— Begin —

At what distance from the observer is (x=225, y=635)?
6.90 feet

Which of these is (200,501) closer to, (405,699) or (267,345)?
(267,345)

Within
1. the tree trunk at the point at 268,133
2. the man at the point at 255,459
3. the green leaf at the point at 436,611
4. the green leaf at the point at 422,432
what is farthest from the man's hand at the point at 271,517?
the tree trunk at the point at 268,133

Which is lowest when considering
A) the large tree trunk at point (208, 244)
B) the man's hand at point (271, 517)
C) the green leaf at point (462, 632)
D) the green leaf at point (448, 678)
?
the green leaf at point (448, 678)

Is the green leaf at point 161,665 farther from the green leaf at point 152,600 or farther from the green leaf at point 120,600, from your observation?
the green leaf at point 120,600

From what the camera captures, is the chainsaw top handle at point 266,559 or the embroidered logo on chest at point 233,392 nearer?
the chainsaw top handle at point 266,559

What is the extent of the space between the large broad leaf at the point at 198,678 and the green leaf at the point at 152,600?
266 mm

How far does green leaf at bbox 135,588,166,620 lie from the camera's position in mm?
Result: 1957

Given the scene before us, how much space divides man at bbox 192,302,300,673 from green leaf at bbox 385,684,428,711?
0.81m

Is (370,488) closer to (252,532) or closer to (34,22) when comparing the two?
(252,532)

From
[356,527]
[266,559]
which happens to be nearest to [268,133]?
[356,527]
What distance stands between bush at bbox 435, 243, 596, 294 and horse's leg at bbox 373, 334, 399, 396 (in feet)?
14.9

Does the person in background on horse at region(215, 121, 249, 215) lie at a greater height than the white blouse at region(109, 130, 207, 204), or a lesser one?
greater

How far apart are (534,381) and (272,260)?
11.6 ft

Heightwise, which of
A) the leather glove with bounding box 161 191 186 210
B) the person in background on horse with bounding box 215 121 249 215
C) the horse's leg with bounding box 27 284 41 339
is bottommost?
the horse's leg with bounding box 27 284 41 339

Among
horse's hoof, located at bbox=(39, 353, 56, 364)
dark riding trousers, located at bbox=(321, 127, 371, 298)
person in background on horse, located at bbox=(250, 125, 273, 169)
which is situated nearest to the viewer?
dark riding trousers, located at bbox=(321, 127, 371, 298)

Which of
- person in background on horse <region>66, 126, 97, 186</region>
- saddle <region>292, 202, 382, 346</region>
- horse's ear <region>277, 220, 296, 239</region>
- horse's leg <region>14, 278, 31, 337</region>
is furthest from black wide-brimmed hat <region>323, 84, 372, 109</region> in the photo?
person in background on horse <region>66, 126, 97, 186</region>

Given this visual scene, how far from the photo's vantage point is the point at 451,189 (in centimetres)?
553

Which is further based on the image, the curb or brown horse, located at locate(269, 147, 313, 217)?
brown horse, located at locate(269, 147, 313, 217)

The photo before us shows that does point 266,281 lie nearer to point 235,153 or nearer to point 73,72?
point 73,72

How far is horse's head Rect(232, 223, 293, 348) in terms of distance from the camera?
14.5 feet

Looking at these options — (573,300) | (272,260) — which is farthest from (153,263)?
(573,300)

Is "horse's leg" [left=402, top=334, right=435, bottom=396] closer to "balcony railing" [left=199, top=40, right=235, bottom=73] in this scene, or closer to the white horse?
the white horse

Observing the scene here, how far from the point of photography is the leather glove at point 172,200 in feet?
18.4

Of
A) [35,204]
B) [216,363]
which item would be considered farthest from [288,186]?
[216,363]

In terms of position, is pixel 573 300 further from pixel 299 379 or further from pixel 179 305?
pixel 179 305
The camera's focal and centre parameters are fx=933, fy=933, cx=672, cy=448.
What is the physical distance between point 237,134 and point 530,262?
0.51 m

— End —

- STATED EXERCISE
Format every line of the records above as a JSON list of strings, one string per line, and leave out the blank lines.

- FULL RESPONSE
[
  "At what distance from the observer is (x=225, y=635)?",
  "6.90 feet",
  "Which of these is (200,501) closer to, (405,699) or (267,345)?",
  "(267,345)",
  "Within",
  "1. the tree trunk at the point at 268,133",
  "2. the man at the point at 255,459",
  "3. the green leaf at the point at 436,611",
  "4. the green leaf at the point at 422,432",
  "what is farthest from the man's hand at the point at 271,517?",
  "the tree trunk at the point at 268,133",
  "Which is lowest when considering",
  "A) the large tree trunk at point (208, 244)",
  "B) the man's hand at point (271, 517)",
  "C) the green leaf at point (462, 632)",
  "D) the green leaf at point (448, 678)",
  "?",
  "the green leaf at point (448, 678)",
  "Is the green leaf at point 161,665 farther from the green leaf at point 152,600 or farther from the green leaf at point 120,600, from your observation?",
  "the green leaf at point 120,600",
  "From what the camera captures, is the chainsaw top handle at point 266,559 or the embroidered logo on chest at point 233,392 nearer?",
  "the chainsaw top handle at point 266,559",
  "What is the extent of the space between the large broad leaf at the point at 198,678 and the green leaf at the point at 152,600?",
  "266 mm",
  "How far does green leaf at bbox 135,588,166,620 lie from the camera's position in mm?",
  "Result: 1957",
  "Given the scene before us, how much space divides man at bbox 192,302,300,673 from green leaf at bbox 385,684,428,711?",
  "0.81m",
  "Is (370,488) closer to (252,532) or closer to (34,22) when comparing the two?",
  "(252,532)",
  "From",
  "[356,527]",
  "[266,559]",
  "which happens to be nearest to [268,133]?",
  "[356,527]",
  "What distance stands between bush at bbox 435, 243, 596, 294 and horse's leg at bbox 373, 334, 399, 396 (in feet)?",
  "14.9",
  "Does the person in background on horse at region(215, 121, 249, 215) lie at a greater height than the white blouse at region(109, 130, 207, 204), or a lesser one?",
  "greater",
  "How far apart are (534,381) and (272,260)?",
  "11.6 ft",
  "Heightwise, which of",
  "A) the leather glove with bounding box 161 191 186 210",
  "B) the person in background on horse with bounding box 215 121 249 215",
  "C) the horse's leg with bounding box 27 284 41 339",
  "is bottommost?",
  "the horse's leg with bounding box 27 284 41 339",
  "Among",
  "horse's hoof, located at bbox=(39, 353, 56, 364)",
  "dark riding trousers, located at bbox=(321, 127, 371, 298)",
  "person in background on horse, located at bbox=(250, 125, 273, 169)",
  "which is situated nearest to the viewer?",
  "dark riding trousers, located at bbox=(321, 127, 371, 298)",
  "Which of",
  "- person in background on horse <region>66, 126, 97, 186</region>",
  "- saddle <region>292, 202, 382, 346</region>",
  "- horse's ear <region>277, 220, 296, 239</region>",
  "- horse's leg <region>14, 278, 31, 337</region>",
  "is furthest from black wide-brimmed hat <region>323, 84, 372, 109</region> in the photo?",
  "person in background on horse <region>66, 126, 97, 186</region>",
  "Given this visual scene, how far from the photo's vantage point is the point at 451,189 (in centimetres)?",
  "553",
  "Which is further based on the image, the curb or brown horse, located at locate(269, 147, 313, 217)?",
  "brown horse, located at locate(269, 147, 313, 217)",
  "The photo before us shows that does point 266,281 lie nearer to point 235,153 or nearer to point 73,72?",
  "point 73,72",
  "How far is horse's head Rect(232, 223, 293, 348) in terms of distance from the camera?",
  "14.5 feet",
  "Looking at these options — (573,300) | (272,260) — which is farthest from (153,263)?",
  "(573,300)",
  "Is \"horse's leg\" [left=402, top=334, right=435, bottom=396] closer to \"balcony railing\" [left=199, top=40, right=235, bottom=73] in this scene, or closer to the white horse?",
  "the white horse",
  "Observing the scene here, how far from the point of photography is the leather glove at point 172,200 in feet?",
  "18.4",
  "Of",
  "A) [35,204]",
  "B) [216,363]",
  "which item would be considered farthest from [288,186]?",
  "[216,363]",
  "In terms of position, is pixel 573 300 further from pixel 299 379 or further from pixel 179 305?",
  "pixel 179 305",
  "The camera's focal and centre parameters are fx=933, fy=933, cx=672, cy=448.",
  "What is the physical distance between point 237,134 and point 530,262?",
  "0.51 m"
]